* **Passage**

Why do you think they come to Ohio in the first place? 
1) Our deer herd and the bucks are huge. 
2) Ohio is so cheap for Non-Residents. 

Try to get a doe tag in Pa. All the residents suck them up first, Non-Residents get whatever is left over. Pa charges more for their Non-Resident doe tags than Ohio charges for our deer permits. Also Pa has antler restrictions so chances are higher to get a deer in Ohio.


----------



## kingjohn (Apr 23, 2004)

that cheap to obtain a non-res ohio. deer tag and everything usually will run well over $100, I think the last one I bought ended up at $165 its not that much in WV .
We recive all the non-res to ride the Hatfield-McCoy Trail system,,,should wv charge non res more for the permit????

Not starting anything but Ohio residents invade WV for thier deer season,,and at the boat ramp on the River for ducks!,,,In WV! there are 4-1 ohio to wv cars......... Why gripe its everywhere!


----------



## lg_mouth (Jun 7, 2004)

Since there are pics of huge Ohio bucks plastered all over the internet and out of state liscences and tags being fairly cheap, it will continue to rise.

I believe ODNR should raise the out of state fees. We as Ohioans pay taxes and still have to buy the liscences and tags. Out of staters just have to buy the out of state paperwork and they are done with it. Heck, if they live in one of the bordering states, they can often just drive home after the hunt, so they don't even spend any money on rooms or food.

Just my $.02.

Lg_mouth


----------



## Weekender#1 (Mar 25, 2006)

* **Requirement**
Write out the forum thread on out-of-state deer tags again, starting with "Try to get a" and going on through "(Apr 23, 2004)", and substitute "Pennsylvania" for "Pa" each time it appears.

* **Supplied material**
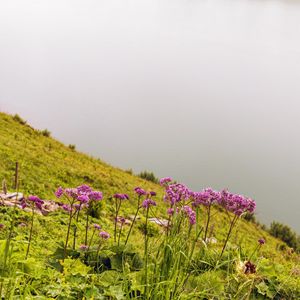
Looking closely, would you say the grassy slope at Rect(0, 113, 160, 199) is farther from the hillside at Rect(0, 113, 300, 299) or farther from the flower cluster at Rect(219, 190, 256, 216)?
the flower cluster at Rect(219, 190, 256, 216)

* **Written solution**
Try to get a doe tag in Pennsylvania. All the residents suck them up first, Non-Residents get whatever is left over. Pennsylvania charges more for their Non-Resident doe tags than Ohio charges for our deer permits. Also Pennsylvania has antler restrictions so chances are higher to get a deer in Ohio.


----------



## kingjohn (Apr 23, 2004)